EXERCISE DESCRIPTION =>
Give the lines from the first one through the line that contains "What is the total of 'Completely", inclusive, as a Markdown table with a Row column holding each row's number and a Line column holding the line itself. Leave out blank lines.

* * *

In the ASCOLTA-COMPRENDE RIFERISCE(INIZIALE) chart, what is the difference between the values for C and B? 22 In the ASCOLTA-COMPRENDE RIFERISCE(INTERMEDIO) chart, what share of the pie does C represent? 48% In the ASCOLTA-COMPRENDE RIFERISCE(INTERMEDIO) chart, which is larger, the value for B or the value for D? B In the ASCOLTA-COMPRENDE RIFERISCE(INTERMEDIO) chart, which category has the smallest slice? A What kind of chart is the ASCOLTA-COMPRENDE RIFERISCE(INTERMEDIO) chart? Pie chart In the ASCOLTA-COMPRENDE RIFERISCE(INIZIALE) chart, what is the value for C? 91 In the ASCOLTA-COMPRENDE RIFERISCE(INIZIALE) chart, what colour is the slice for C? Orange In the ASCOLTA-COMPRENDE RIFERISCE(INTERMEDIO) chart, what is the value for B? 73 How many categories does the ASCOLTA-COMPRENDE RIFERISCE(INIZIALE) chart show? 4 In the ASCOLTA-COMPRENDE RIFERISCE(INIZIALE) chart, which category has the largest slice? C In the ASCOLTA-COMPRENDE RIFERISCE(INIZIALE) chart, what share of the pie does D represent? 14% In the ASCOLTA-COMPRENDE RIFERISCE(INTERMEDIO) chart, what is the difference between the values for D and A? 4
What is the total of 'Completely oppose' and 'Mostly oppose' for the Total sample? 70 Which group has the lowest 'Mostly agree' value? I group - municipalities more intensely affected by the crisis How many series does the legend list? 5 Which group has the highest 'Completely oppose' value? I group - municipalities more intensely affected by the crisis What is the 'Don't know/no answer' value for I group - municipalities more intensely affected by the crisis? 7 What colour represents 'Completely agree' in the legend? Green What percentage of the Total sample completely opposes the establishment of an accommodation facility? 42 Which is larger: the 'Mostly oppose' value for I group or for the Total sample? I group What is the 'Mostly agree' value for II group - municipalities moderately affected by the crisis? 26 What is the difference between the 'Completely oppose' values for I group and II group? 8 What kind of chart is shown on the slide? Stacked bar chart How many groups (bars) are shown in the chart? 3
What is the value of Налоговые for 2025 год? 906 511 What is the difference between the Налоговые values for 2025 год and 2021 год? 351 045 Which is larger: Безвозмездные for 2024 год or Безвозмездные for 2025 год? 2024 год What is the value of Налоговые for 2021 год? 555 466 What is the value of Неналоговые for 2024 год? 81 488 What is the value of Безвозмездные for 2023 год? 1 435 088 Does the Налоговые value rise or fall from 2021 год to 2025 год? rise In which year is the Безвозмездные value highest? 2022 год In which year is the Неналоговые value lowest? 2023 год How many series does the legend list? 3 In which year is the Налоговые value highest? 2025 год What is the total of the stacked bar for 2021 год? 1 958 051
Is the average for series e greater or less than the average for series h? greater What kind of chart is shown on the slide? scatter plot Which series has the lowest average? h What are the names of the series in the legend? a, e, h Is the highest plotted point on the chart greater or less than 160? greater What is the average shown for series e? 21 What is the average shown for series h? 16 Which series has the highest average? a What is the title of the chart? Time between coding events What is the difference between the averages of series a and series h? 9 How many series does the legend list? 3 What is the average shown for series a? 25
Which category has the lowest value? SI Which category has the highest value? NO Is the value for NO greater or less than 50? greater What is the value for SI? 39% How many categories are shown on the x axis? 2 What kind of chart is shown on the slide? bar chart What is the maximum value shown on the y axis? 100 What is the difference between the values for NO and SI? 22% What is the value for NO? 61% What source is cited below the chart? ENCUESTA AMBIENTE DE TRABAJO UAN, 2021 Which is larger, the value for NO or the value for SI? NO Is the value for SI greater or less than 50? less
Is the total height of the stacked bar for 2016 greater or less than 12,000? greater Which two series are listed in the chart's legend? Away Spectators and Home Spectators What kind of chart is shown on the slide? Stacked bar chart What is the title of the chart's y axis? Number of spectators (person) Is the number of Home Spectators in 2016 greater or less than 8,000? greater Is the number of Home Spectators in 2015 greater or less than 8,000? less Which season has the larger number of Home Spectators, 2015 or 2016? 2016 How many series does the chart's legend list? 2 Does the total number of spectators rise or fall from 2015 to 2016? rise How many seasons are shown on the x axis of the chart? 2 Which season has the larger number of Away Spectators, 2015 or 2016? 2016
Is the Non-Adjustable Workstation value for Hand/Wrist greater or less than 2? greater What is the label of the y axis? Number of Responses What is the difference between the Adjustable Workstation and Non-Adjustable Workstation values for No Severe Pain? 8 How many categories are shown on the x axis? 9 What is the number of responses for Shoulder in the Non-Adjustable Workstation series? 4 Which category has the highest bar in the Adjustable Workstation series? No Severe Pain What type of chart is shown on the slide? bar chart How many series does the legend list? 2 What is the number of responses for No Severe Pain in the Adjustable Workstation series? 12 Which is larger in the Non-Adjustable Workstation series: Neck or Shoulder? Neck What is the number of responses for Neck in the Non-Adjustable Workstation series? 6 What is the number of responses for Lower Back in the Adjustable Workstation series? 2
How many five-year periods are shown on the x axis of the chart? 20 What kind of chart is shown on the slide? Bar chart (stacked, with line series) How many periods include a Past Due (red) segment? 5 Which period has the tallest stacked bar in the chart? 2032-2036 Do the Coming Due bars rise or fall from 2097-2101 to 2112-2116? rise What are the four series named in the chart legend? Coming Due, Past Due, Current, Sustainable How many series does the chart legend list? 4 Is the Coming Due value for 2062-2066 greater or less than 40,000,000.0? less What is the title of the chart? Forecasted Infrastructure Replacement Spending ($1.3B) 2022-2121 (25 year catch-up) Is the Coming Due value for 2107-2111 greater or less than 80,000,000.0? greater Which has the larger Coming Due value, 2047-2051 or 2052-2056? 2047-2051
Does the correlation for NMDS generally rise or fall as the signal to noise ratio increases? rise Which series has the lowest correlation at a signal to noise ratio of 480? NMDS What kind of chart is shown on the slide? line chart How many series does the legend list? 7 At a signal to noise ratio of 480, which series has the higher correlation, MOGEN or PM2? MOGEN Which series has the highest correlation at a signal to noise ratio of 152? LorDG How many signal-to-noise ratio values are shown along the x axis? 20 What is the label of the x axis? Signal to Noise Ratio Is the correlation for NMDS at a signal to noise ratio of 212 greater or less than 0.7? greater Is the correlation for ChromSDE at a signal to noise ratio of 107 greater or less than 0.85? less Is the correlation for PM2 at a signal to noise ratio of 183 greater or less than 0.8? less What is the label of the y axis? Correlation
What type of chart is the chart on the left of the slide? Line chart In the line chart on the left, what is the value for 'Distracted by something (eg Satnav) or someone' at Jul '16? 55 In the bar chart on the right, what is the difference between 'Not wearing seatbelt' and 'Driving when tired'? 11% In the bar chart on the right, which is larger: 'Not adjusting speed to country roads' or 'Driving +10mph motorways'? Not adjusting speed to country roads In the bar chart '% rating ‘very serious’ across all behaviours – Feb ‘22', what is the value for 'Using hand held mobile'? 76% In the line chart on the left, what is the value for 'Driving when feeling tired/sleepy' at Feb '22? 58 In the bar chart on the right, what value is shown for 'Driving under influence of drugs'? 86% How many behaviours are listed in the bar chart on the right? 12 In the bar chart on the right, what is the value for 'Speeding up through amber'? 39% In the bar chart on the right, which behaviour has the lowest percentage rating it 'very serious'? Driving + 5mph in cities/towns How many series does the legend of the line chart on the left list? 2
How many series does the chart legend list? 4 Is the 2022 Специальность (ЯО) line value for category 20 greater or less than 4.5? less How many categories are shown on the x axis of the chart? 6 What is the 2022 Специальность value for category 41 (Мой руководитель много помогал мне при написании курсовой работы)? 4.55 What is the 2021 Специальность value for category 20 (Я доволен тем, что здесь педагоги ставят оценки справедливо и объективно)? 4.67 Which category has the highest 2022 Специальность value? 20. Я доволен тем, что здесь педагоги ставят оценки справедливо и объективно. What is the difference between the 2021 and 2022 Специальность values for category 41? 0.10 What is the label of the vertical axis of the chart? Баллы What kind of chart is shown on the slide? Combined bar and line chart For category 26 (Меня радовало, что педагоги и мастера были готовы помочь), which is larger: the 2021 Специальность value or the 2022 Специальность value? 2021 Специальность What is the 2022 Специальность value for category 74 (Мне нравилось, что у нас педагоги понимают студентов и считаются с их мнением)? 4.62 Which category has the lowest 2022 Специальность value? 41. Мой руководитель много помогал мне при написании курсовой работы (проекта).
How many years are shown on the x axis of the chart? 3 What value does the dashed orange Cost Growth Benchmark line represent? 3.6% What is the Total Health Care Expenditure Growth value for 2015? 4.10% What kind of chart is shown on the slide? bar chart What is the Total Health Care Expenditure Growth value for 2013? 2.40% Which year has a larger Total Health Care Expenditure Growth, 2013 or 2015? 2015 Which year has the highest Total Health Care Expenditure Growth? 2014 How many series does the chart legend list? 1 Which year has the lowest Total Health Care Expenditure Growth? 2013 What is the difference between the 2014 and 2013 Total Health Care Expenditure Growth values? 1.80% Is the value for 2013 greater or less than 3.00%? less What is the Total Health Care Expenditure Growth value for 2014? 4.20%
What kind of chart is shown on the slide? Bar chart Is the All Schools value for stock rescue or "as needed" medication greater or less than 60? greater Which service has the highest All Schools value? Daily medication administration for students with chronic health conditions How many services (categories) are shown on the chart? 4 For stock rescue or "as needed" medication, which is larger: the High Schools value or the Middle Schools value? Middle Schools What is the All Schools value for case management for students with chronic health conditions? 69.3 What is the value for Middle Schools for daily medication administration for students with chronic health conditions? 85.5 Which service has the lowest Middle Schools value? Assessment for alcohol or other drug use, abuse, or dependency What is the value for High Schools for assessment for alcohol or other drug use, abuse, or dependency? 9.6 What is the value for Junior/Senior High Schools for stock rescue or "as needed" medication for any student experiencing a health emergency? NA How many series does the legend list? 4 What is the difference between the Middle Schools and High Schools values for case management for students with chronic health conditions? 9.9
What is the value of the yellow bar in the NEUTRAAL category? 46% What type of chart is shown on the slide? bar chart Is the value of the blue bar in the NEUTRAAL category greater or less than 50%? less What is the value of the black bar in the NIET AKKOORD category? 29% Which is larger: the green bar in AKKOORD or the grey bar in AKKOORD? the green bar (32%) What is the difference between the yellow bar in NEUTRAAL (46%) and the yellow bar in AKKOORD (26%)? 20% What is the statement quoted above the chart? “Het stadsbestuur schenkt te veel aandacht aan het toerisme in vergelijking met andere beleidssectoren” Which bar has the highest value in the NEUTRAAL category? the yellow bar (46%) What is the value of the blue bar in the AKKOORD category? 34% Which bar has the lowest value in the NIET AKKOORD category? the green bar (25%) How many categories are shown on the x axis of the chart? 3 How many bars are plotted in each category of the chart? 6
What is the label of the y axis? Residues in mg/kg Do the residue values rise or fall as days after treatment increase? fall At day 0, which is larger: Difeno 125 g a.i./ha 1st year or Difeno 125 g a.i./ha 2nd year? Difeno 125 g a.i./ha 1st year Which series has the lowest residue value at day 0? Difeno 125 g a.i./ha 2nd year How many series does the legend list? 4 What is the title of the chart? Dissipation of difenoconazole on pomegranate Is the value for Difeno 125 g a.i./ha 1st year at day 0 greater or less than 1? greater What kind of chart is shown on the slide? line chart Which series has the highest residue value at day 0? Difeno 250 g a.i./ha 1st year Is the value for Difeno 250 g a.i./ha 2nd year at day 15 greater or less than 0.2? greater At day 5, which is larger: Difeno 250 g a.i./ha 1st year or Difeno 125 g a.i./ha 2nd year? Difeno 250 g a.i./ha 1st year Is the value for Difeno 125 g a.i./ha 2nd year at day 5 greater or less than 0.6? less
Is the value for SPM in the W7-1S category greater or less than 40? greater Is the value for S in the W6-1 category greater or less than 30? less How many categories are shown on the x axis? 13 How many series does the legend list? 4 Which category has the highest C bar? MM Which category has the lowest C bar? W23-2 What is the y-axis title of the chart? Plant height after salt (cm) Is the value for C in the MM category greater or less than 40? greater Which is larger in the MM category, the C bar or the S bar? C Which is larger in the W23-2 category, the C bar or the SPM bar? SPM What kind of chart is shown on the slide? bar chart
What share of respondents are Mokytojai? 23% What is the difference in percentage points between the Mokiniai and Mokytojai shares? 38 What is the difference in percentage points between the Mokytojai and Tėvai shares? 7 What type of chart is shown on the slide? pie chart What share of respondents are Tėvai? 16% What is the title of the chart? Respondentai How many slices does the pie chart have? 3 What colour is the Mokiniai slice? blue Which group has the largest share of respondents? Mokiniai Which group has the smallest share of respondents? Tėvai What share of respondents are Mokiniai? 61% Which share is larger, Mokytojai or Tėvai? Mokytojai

* * *

ANSWER TO THE EXERCISE =>
| Row | Line |
|---|---|
| 1 | In the ASCOLTA-COMPRENDE RIFERISCE(INIZIALE) chart, what is the difference between the values for C and B? 22 In the ASCOLTA-COMPRENDE RIFERISCE(INTERMEDIO) chart, what share of the pie does C represent? 48% In the ASCOLTA-COMPRENDE RIFERISCE(INTERMEDIO) chart, which is larger, the value for B or the value for D? B In the ASCOLTA-COMPRENDE RIFERISCE(INTERMEDIO) chart, which category has the smallest slice? A What kind of chart is the ASCOLTA-COMPRENDE RIFERISCE(INTERMEDIO) chart? Pie chart In the ASCOLTA-COMPRENDE RIFERISCE(INIZIALE) chart, what is the value for C? 91 In the ASCOLTA-COMPRENDE RIFERISCE(INIZIALE) chart, what colour is the slice for C? Orange In the ASCOLTA-COMPRENDE RIFERISCE(INTERMEDIO) chart, what is the value for B? 73 How many categories does the ASCOLTA-COMPRENDE RIFERISCE(INIZIALE) chart show? 4 In the ASCOLTA-COMPRENDE RIFERISCE(INIZIALE) chart, which category has the largest slice? C In the ASCOLTA-COMPRENDE RIFERISCE(INIZIALE) chart, what share of the pie does D represent? 14% In the ASCOLTA-COMPRENDE RIFERISCE(INTERMEDIO) chart, what is the difference between the values for D and A? 4 |
| 2 | What is the total of 'Completely oppose' and 'Mostly oppose' for the Total sample? 70 Which group has the lowest 'Mostly agree' value? I group - municipalities more intensely affected by the crisis How many series does the legend list? 5 Which group has the highest 'Completely oppose' value? I group - municipalities more intensely affected by the crisis What is the 'Don't know/no answer' value for I group - municipalities more intensely affected by the crisis? 7 What colour represents 'Completely agree' in the legend? Green What percentage of the Total sample completely opposes the establishment of an accommodation facility? 42 Which is larger: the 'Mostly oppose' value for I group or for the Total sample? I group What is the 'Mostly agree' value for II group - municipalities moderately affected by the crisis? 26 What is the difference between the 'Completely oppose' values for I group and II group? 8 What kind of chart is shown on the slide? Stacked bar chart How many groups (bars) are shown in the chart? 3 |